- _ACTIVITIES_
(A) Answer these questions from the thread on storing task data as JSON, one answer per line:
(i) What should be done with data that causes json.JSONEncoder.default() to raise a TypeError?
(ii) When are task arguments serialized with the configured task serializer?
(iii) Which field is missing from the model?
(B) From the thread on storing task data as JSON, write out everything from "Indeed (and actually, I" down to "clients and workers.".
(C) In the thread on storing task data as JSON, rewrite the paragraph beginning "The goal of this package" as a short bulleted list that keeps its main facts.

Could there be a setting to enable saving this information as properly encoded JSON? e.g.
>>> task.args
[true]
>>> task.kwargs
{"arg1": "some_string", "arg2": false}
I just came across this, and I think args, kwargs and result should all be saved as JSON-encoded strings. I accept that some data cannot be properly handled, for those just stringify anything that causes json.JSONEncoder.default() to raise a TypeError.
I'd be happy to submit a PR for this if deemed acceptable.
@ShaheedHaque That sounds fantastic to me if you were happy to do that. I'm not a project maintainer though, so would be good to hear from @jezdez if this was something he would merge. It might be good to add a flag so that anyone's existing parsing of these values is not borken.
Indeed (and actually, I guess there is a conversation to be had about results, since AFAIK, that is allowed to be a non-JSON value, e.g. a bare int).
Task arguments can be any valid Python type and will only be serialized with the configured task serializer when sent between Celery clients and workers.
The goal of this package is to use the task and worker event state to conduct monitoring, which in turn provides its values verbatim without serialization -- by design. So in other words we're erring on the side of correctness instead of convenience. There is also an additional operational risk of converting the arguments to JSON during storing that could lead to monitoring race conditions if for example the conversion to JSON fails and prevents updating the task state in the database.
There are a few options to get what you want nevertheless (with the caveat that you'd be on your own):
- subclass
django_celery_monitor.camera.Camera
, override theupdate_task
method (and calling the parentupdate_task
method first to continue the usual functionality) and store the arguments in JSON (or whatever form is convenient for you) in a separate datastorage (e.g. a separate data model) - we add a Django signal to this package (e.g.
celery_task_monitored
) so you can do option 1 without subclassing, the rest stays the same - post-process task state updates using Django's
post_save
signal and convert the arguments to the format you require, and store it in a separate table
Thanks for the quick response. Is there a way to know, for a given event, what serializer was used? I don't see a content_type field in the model, for example?
@jezdez I just added this debug into camera.py:
@@ -85,6 +85,7 @@
(task.worker.hostname, task.worker),
)
+ logger.warning('type(task.kwargs)={}: {}'.format(type(task.kwargs), task.kwargs))

- _RAW DATA_

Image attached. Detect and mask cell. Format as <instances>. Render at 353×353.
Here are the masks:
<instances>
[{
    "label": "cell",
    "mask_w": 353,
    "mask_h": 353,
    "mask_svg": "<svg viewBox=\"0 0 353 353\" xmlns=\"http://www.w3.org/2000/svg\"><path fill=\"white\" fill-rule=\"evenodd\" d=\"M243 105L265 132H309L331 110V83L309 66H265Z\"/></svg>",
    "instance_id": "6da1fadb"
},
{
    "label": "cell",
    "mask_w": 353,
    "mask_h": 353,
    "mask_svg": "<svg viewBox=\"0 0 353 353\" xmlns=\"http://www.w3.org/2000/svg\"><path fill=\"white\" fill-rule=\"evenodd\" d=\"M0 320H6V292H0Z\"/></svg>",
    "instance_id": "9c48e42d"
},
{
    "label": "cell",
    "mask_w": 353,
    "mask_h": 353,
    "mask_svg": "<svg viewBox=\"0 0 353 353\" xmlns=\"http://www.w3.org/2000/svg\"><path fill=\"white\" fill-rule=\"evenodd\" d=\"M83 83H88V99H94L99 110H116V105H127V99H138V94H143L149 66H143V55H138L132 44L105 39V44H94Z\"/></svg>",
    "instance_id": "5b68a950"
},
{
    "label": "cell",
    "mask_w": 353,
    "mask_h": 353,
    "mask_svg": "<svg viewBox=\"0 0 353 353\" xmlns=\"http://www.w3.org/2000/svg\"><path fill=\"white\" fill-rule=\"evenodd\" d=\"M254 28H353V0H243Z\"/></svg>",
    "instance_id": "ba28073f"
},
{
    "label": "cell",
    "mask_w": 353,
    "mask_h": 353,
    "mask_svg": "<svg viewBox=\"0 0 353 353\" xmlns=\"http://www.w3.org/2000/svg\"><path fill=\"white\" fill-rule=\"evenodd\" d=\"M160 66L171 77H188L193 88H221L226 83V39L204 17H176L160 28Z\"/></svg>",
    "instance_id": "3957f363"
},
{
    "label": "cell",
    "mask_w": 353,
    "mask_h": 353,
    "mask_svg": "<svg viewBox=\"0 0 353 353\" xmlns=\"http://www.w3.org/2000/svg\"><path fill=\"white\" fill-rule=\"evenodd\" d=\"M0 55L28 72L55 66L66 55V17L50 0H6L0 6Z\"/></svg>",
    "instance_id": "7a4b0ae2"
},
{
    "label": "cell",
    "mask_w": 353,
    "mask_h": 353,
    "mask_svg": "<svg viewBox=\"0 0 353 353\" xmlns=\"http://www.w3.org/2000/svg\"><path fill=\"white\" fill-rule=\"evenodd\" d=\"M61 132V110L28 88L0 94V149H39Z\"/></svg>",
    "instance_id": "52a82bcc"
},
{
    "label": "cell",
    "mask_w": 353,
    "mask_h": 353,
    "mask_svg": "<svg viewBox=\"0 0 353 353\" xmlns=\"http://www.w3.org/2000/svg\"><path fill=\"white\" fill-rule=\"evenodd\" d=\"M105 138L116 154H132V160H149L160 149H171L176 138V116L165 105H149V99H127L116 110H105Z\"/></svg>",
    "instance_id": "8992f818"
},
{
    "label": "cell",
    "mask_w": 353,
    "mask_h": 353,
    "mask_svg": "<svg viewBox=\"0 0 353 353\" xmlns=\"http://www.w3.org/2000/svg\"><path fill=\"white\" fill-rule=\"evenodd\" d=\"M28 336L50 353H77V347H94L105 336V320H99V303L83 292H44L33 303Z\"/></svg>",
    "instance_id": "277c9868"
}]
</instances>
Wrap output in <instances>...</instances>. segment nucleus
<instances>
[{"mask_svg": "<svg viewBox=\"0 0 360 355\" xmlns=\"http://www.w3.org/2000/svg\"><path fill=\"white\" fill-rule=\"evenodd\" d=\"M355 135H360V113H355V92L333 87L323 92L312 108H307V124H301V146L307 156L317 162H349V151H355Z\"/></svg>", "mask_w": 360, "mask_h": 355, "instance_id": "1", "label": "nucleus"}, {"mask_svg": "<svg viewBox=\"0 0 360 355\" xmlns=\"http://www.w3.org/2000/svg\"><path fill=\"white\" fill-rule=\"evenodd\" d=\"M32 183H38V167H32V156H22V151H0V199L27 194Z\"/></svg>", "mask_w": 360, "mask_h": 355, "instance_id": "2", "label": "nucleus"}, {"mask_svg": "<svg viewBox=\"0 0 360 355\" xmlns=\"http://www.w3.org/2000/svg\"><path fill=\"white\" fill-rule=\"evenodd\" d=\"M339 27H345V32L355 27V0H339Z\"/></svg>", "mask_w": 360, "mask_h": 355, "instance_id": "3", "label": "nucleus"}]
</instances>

- _ANSWERS TO THE EXERCISE_
(A)
(i) It should be stringified.
(ii) Only when they are sent between Celery clients and workers.
(iii) A content_type field.

(B)
Indeed (and actually, I guess there is a conversation to be had about results, since AFAIK, that is allowed to be a non-JSON value, e.g. a bare int).
Task arguments can be any valid Python type and will only be serialized with the configured task serializer when sent between Celery clients and workers.

(C)
- The package uses task and worker event state to conduct monitoring.
- That state provides its values verbatim, without serialization, by design.
- This choice favors correctness over convenience.
- Converting the arguments to JSON during storing carries an operational risk: a failed conversion could prevent updating the task state in the database and lead to monitoring race conditions.